● THE PROBLEM
According to the page text about the author's religious vocation, at what age did the author become a Catholic priest?

● PAGE TEXT

With them, he tried on his own to forward God’s kingdom. Mostly he failed. God had indeed called him but could not have chosen or sent him then to preach, and much less witness to and be, the Good News. He hadn’t received enough of Christ’s wisdom and godliness to do a credible job in Christ’s mission. And God would not let him succeed on his own terms. He won’t stand for another God.
The author was once called by God in his early ‘20s to be on special mission with Christ. Now, he is still reviving hopes of being sent to the same, but more universal, mission.
His intention in this brief self-revelation is to testify to a life which has become a salutary object lesson to him. He was a Jesuit religious from age 21; a Catholic priest, from 34; and continued to be both until he was 55 when he asked for and was released from his religious vows and dispensed by the Holy See from his priestly responsibilities.
The years of his priesthood would be the most fruitful years for most people. His was self-gratifying but nearly empty. Unlike Pope John Paul II, he was not as faithful in preparing to become a true follower and disciple of Christ as he should have been.
Consequently, he did not reap the full benefits of his religious and priestly vocations. He does not doubt anymore that his so called ‘loss of vocation’ was the consequence of his failure to pray for and build with the help of the Holy Spirit his faith in his complete dependence on God for the success of his mission with Christ. Fortunately not even the Holy See, nor would even God, revoke the author’s call to become a faithful follower and Lay Apostle on mission with Christ.
Given the opportunity, through these articles, to retrace Christ’s footsteps, I thank God for my new lease in my heavenly sonship with Christ. I thank God for looking mercifully at my hypocrisy each time I preached the Word of God.

● GIVEN INFORMATION
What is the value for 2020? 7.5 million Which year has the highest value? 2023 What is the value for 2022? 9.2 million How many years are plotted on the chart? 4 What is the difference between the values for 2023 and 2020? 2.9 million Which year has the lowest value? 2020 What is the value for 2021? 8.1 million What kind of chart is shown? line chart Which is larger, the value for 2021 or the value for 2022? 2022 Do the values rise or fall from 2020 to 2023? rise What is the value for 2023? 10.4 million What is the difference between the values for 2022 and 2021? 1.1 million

● ANSWER FOR THIS EXERCISE
At 34.